Task
Look below and pull out each line with the word "media".

Task data
——

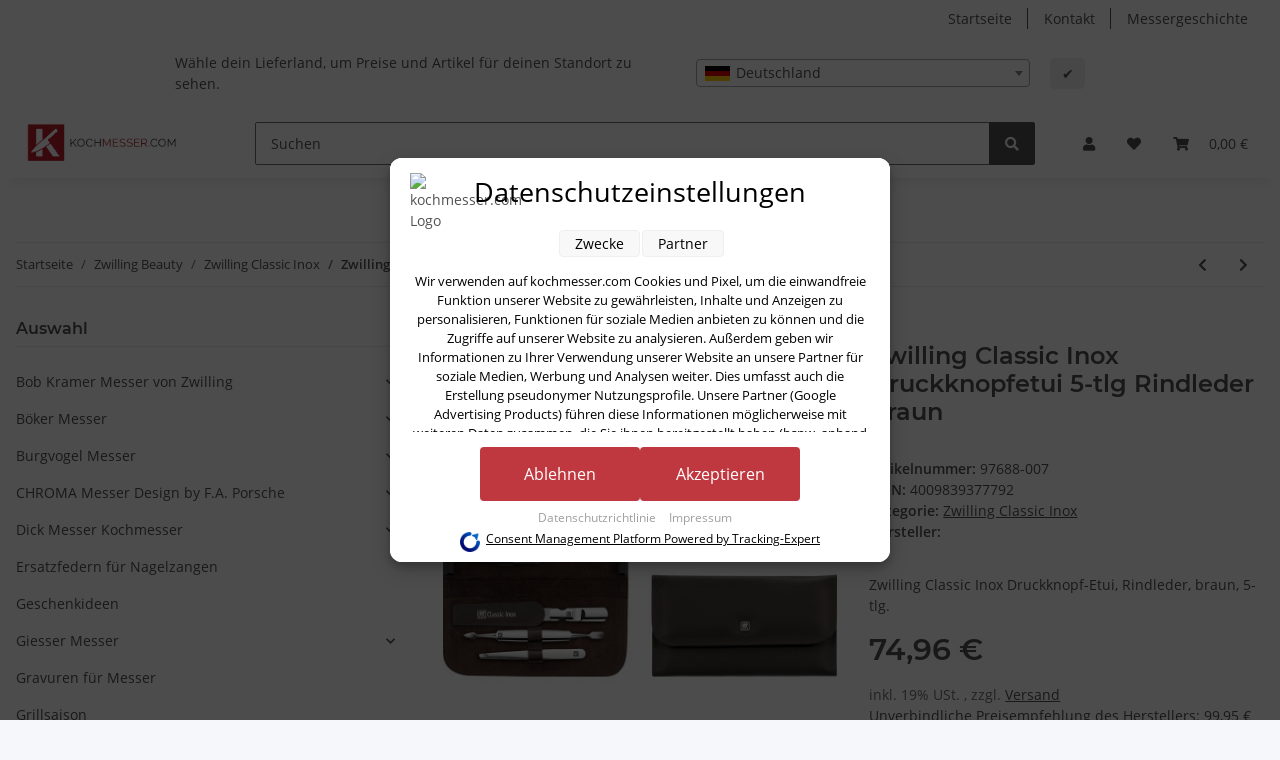

--- FILE ---
content_type: text/css
request_url: https://www.kochmesser.com/templates/EddonChild/themes/kochmesser/custom.css?v=5.1.1
body_size: -146
content:
/*
 * Platz für eigene Änderungen direkt als CSS
 * Die hier gemachten Änderungen überschreiben ggfs. andere Styles, da diese Datei als letzte geladen wird.
 */
.productbox-price{ width:100%}


@media (min-width: 992px) {
    .carousel:not(.slick-initialized).slick-type-product .product-wrapper {
        width: 25%;
        min-width: 25%;
    }
}
@media (min-width: 1300px) {
    .carousel:not(.slick-initialized).slick-type-product .product-wrapper {
        width: 20%;
        min-width: 20%;
    }
}
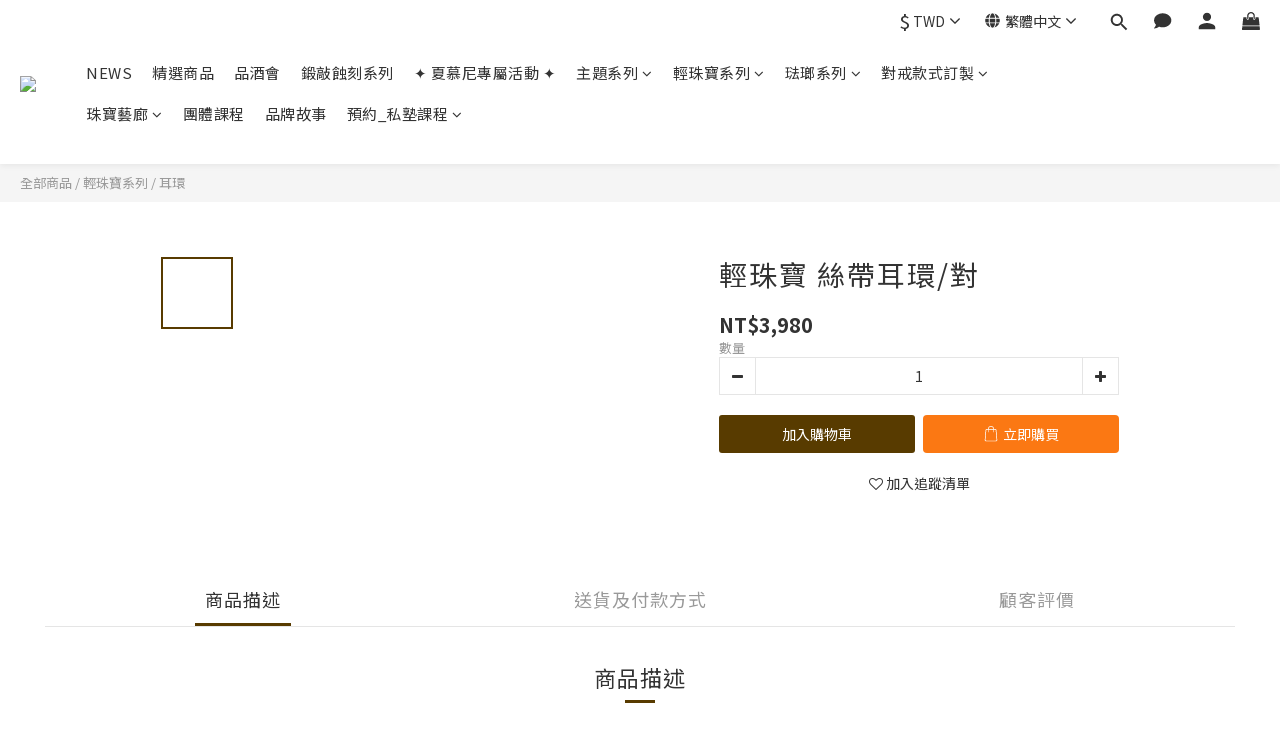

--- FILE ---
content_type: text/plain
request_url: https://www.google-analytics.com/j/collect?v=1&_v=j102&a=151919965&t=pageview&cu=TWD&_s=1&dl=https%3A%2F%2Fwww.lijma.com%2Fproducts%2Fribbon-earrings&ul=en-us%40posix&dt=%E7%B5%B2%E5%B8%B6%E8%80%B3%E7%92%B0&sr=1280x720&vp=1280x720&_u=aGBAAEIJAAAAACAMI~&jid=2054858562&gjid=1898441696&cid=1472633654.1767029165&tid=UA-80982909-2&_gid=1883598418.1767029165&_r=1&_slc=1&pa=detail&pr1id=5f72e73cca3d1c002c51ffd6&pr1nm=%E8%BC%95%E7%8F%A0%E5%AF%B6%20%E7%B5%B2%E5%B8%B6%E8%80%B3%E7%92%B0%2F%E5%B0%8D&pr1ca=&pr1br=&pr1va=&pr1pr=&pr1qt=&pr1cc=&pr1ps=0&z=1792491632
body_size: -449
content:
2,cG-WMZ69DQ9PK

——

Exercise result
@media (min-width: 992px) {
@media (min-width: 1300px) {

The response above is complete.